Painting Hinton Hunt figures is tricky, and it takes a bit of trial and error to decide what detail to include, leave out or invent. Sometimes less is more and the test figure is worth doing to make sure the finished result looks right to me. In the end I had to abandon the batch painting and complete one figure to sort it all out, serves me right.

Tuesday, 18 September 2018

Big guns, little wheels

Hinton Hunt A2 with replacement wheels on left. Newline
Designs 20mm model on right.
The subject of the rather disappointing Hinton Hunt cannon models has come up before on this blog. The real problem with them is that the wheels are too small making the models look out of scale with the figures. The actual cannon models themselves are quite nicely proportioned but the tiny pram wheels make the overall effect unappealing.

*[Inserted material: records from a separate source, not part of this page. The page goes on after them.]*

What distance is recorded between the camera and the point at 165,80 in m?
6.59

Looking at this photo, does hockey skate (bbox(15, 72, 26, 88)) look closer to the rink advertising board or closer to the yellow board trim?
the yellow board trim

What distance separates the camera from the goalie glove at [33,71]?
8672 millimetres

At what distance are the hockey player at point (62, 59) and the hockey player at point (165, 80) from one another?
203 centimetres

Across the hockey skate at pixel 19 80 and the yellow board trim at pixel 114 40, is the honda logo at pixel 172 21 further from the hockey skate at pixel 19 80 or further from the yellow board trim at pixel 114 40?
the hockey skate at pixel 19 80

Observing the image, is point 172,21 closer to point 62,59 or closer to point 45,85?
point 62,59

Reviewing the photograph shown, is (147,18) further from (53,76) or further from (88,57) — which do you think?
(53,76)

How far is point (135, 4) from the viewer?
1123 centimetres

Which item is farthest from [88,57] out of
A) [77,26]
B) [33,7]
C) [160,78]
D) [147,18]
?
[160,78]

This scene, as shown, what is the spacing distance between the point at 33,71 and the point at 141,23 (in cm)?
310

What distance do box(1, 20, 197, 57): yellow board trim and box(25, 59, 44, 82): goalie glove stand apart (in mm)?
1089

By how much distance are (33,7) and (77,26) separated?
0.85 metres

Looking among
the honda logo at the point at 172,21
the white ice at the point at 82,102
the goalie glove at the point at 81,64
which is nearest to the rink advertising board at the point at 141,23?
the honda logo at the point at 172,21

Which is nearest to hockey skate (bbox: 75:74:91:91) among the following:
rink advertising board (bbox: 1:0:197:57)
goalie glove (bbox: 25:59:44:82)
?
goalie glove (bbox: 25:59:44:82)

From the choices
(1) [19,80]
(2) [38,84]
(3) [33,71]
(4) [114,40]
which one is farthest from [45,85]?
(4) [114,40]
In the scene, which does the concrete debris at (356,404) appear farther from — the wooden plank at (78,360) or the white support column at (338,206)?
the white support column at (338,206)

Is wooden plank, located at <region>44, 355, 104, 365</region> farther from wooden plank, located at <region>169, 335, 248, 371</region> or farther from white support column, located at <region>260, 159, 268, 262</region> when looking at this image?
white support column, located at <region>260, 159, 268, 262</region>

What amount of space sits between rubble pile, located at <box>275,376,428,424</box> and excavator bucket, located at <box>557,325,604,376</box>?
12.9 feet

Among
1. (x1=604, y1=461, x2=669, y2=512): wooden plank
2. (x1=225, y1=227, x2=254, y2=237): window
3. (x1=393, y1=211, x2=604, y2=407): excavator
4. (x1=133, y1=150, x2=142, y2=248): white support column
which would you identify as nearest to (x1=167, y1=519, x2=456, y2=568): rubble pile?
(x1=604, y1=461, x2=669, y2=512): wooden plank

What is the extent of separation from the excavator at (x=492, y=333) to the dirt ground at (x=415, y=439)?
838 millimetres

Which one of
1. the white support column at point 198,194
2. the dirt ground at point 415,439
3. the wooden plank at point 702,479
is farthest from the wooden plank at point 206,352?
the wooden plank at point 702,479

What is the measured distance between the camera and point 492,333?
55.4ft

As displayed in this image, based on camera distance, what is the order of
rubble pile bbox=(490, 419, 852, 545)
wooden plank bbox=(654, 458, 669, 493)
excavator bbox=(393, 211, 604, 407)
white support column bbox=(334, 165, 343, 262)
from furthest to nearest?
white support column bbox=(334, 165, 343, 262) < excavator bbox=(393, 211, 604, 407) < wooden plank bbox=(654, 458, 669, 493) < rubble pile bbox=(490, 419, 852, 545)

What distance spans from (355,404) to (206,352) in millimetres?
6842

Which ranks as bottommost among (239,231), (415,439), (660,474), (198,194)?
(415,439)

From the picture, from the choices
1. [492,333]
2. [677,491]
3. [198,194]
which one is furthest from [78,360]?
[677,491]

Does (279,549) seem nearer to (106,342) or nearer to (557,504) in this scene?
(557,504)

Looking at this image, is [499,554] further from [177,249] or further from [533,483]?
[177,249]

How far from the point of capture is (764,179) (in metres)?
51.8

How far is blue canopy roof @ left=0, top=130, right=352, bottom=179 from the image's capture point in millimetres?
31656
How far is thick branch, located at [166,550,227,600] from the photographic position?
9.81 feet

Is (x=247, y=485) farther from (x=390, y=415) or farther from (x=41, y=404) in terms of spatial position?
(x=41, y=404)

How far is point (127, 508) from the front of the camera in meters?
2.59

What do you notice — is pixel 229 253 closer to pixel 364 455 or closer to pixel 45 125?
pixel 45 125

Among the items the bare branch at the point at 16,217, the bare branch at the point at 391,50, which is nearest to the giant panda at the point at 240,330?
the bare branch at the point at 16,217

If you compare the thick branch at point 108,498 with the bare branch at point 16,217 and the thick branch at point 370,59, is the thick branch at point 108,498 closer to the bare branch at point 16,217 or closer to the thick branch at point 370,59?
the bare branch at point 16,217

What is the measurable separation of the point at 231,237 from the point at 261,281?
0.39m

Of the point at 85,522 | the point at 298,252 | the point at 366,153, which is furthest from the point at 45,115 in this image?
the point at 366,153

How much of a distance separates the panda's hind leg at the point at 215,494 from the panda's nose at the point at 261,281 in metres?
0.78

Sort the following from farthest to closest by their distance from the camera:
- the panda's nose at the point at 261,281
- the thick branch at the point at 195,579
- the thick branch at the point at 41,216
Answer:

Original Hinton Hunt models are however quite rare so when I do come across the odd one I like to include it in my forces. I have two French guns (click here) and two Austrian ones (click here) but the remainder of my guns are mostly contemporary ones by Newline Designs, which I think fit in quite well.

During my trawl of eBay over the summer I turned up one British gun A.2. Field Gun (British) which I determined to add to the Dukes arsenal. However, it just looked too puny beside my existing Newline gun, so I took the radical decision to swop the wheels with Newline ones. I’m pleased with the result even though it seems a bit sacrilegious.